In the present days there is a large quantity of people searching for alternatives for compilation tools. We see a change in the use of XML to a more expressive and readable language to define construction. The construction tool that transports the idea is GANT, a DSL above ANT and written in Groovy. Using GANT, the users now may also combine characteristics of Groovy with their existing ANT knowledge without having to write XML. Even though it is not part of the Maven core project, a similar approach was proposed by project Maven Polyglot, which allows you to write tour compilation of logic definition, which is the object file for the model project (POM), in Groovy, Ruby, Scala or Clojure.

Technologies use in the same project nowdays

We are in the imminence of a new era of application development: programming and polyglot persistency. Many applications of today incorporate various programming languages, each one more adequate to implement a domain of a specific project. It is not uncommon to face projects which use languages from the client side such as JavaScript that communicate with a mixed, multilingual back-end, such as Java, Groovy, and Scala, which in turn makes calls to an application inherited by C++. It is all about the correct working tool for the job.

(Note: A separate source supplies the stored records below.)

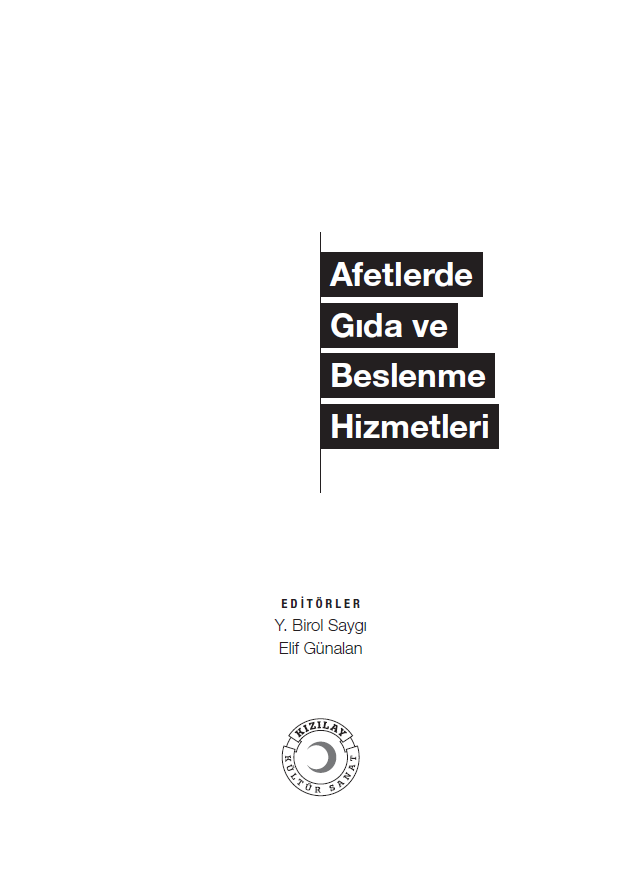 Afetlerde
Gıda ve
Beslenme
Hizmetleri

EDİTÖRLER
Y. Birol Saygı
Elif Günalan

KIZILAY
KÜLTÜR SANAT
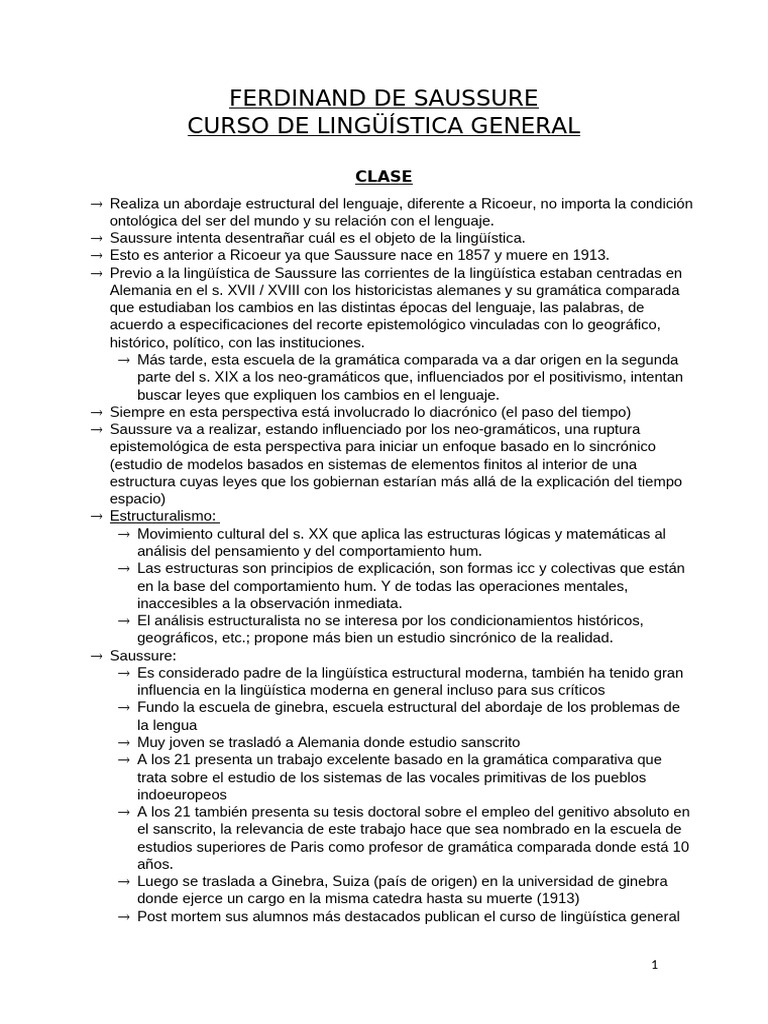 FERDINAND DE SAUSSURE
CURSO DE LINGÜÍSTICA GENERAL

CLASE

→ Realiza un abordaje estructural del lenguaje, diferente a Ricoeur, no importa la condición ontológica del ser del mundo y su relación con el lenguaje.
→ Saussure intenta desentrañar cuál es el objeto de la lingüística.
→ Esto es anterior a Ricoeur ya que Saussure nace en 1857 y muere en 1913.
→ Previo a la lingüística de Saussure las corrientes de la lingüística estaban centradas en Alemania en el s. XVII / XVIII con los historicistas alemanes y su gramática comparada que estudiaban los cambios en las distintas épocas del lenguaje, las palabras, de acuerdo a especificaciones del recorte epistemológico vinculadas con lo geográfico, histórico, político, con las instituciones.
→ Más tarde, esta escuela de la gramática comparada va a dar origen en la segunda parte del s. XIX a los neo-gramáticos que, influenciados por el positivismo, intentan buscar leyes que expliquen los cambios en el lenguaje.
→ Siempre en esta perspectiva está involucrado lo diacrónico (el paso del tiempo)
→ Saussure va a realizar, estando influenciado por los neo-gramáticos, una ruptura epistemológica de esta perspectiva para iniciar un enfoque basado en lo sincrónico (estudio de modelos basados en sistemas de elementos finitos al interior de una estructura cuyas leyes que los gobiernan estarían más allá de la explicación del tiempo espacio)
→ Estructuralismo:
→ Movimiento cultural del s. XX que aplica las estructuras lógicas y matemáticas al análisis del pensamiento y del comportamiento hum.
→ Las estructuras son principios de explicación, son formas icc y colectivas que están en la base del comportamiento hum. Y de todas las operaciones mentales, inaccesibles a la observación inmediata.
→ El análisis estructuralista no se interesa por los condicionamientos históricos, geográficos, etc.; propone más bien un estudio sincrónico de la realidad.
→ Saussure:
→ Es considerado padre de la lingüística estructural moderna, también ha tenido gran influencia en la lingüística moderna en general incluso para sus críticos
→ Fundo la escuela de ginebra, escuela estructural del abordaje de los problemas de la lengua
→ Muy joven se trasladó a Alemania donde estudio sanscrito
→ A los 21 presenta un trabajo excelente basado en la gramática comparativa que trata sobre el estudio de los sistemas de las vocales primitivas de los pueblos indoeuropeos
→ A los 21 también presenta su tesis doctoral sobre el empleo del genitivo absoluto en el sanscrito, la relevancia de este trabajo hace que sea nombrado en la escuela de estudios superiores de Paris como profesor de gramática comparada donde está 10 años.
→ Luego se traslada a Ginebra, Suiza (país de origen) en la universidad de ginebra donde ejerce un cargo en la misma catedra hasta su muerte (1913)
→ Post mortem sus alumnos más destacados publican el curso de lingüística general

1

Although there are the benefits of the combination of several programming languages, its Built tools needs fluent support and infrastructure. JavaScript needs to be incorporated, mined, and compacted, and its server and legacy code side need to be compiled, packaged, and implemented.

https://gradle.com/about

Gradle fits in perfectly with what the compilation tools generation demands and satisfies many requisites of modern construction tools (Figure 1). It provides an expressive DSL, a powerful convention over the configuration and dependency management approach., It makes the right movement to abandon XML and introduce the dynamic Groovy language to define your logic of construction. Sounds convincing, no?